• [Set problem 1] Filter the records, copying every line that contains the string "instances".

• [Reading text]
** begin **
Note: the following is the manuscript the message and will not match exactly the recorded message above.

For the last several years, I have consistently returned to the writings of Dietrich Bonhoeffer during the Advent Season. 

I do this because, as he sat in a Nazi prison, he seemed to embody the essence of what Advent is all about. 

There was a helplessness in his situation that he saw as a parallel to Advent… Just prior to the Advent season of 1943, he wrote his best friend Eberhard Bethge:

“Life in a prison cell may well be compared to Advent. One waits, hopes, and does this, that, or the other—things that are really of no consequence—the door is shut, and can only be opened from the outside.”1

The same Advent season, he also wrote to his fiancée, Maria:

I think we’re going to have an exceptionally good Christmas. The very fact that every outward circumstance precludes our making provision for it will show whether we can be content with what is truly essential. I used to be very fond of thinking up and buying presents, but now that we have nothing to give, the gift God gave us in the birth of Christ will seem all the more glorious; the emptier our hands, the better we understand what Luther meant by his dying words: “We’re beggars; it’s true.” The poorer our quarters, the more clearly we perceive that our hearts should be Christ’s home on earth.2

We are on week three of Advent during which we have been examining how to wait well. How to have a good posture as we wait for the return of Jesus the Messiah. 

God’s people haven’t waited very well historically. Many stories could be told about the impatience of the Israelites as they waited for promises to be fulfilled.

It is easy to read those stories and shake our heads in disbelief. Yet, the stories are a mirror. They are a reflection of fallen humanity.

So, as we examine the posture of Advent, we have an opportunity to make some shifts toward maturity. And, one of these shifts is in our own view of ourselves.
** end **
• [Set problem 2] In the Advent reading, whom did Bonhoeffer write to before Advent 1943 comparing prison life to Advent?

• [Input material]
** begin **
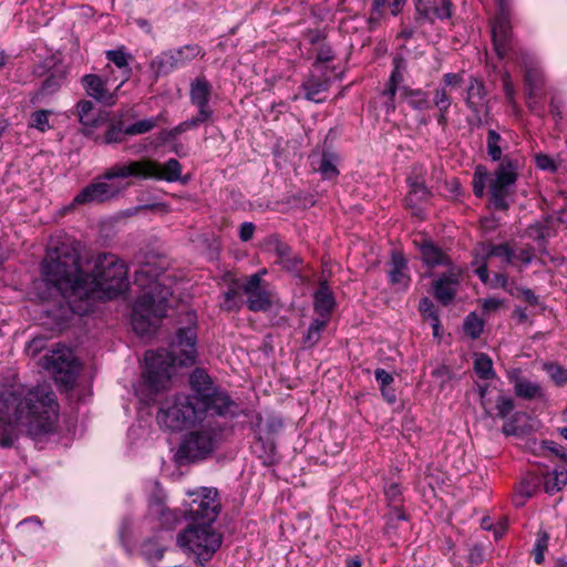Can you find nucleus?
** end **
** begin **
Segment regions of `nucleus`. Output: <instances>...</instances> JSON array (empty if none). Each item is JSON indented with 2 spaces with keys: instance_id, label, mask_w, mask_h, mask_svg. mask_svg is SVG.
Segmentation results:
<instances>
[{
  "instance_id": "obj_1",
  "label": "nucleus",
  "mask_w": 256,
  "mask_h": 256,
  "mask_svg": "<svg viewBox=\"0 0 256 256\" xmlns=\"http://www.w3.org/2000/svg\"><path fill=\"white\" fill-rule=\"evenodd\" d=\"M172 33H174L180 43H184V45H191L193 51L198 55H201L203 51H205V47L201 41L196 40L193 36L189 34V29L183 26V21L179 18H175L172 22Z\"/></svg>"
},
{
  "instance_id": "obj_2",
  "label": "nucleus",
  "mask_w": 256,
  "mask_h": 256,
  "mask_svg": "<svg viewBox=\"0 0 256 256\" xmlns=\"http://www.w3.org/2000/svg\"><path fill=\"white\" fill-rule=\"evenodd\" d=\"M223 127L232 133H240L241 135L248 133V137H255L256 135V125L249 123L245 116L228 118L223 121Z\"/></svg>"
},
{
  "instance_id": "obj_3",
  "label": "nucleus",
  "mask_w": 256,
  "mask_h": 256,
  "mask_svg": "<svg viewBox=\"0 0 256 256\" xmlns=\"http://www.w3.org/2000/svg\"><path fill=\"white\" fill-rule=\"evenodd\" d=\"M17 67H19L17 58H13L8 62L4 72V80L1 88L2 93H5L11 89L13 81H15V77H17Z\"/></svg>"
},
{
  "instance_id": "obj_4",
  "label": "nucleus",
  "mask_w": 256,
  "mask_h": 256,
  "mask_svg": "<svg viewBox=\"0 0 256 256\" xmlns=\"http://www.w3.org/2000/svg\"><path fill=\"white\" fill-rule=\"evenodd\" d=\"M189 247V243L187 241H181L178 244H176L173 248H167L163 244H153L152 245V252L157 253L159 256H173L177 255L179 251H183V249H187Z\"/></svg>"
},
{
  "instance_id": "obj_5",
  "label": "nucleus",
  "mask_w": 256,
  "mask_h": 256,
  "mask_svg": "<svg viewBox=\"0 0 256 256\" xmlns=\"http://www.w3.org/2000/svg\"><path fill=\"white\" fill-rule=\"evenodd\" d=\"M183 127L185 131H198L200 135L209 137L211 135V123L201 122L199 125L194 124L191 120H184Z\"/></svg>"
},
** end **
• [Problem solution 1]
Segment regions of `nucleus`. Output: <instances>...</instances> JSON array (empty if none). Each item is JSON indented with 2 spaces with keys: instance_id, label, mask_w, mask_h, mask_svg. mask_svg is SVG.
<instances>

• [Problem solution 2] His best friend, Eberhard Bethge.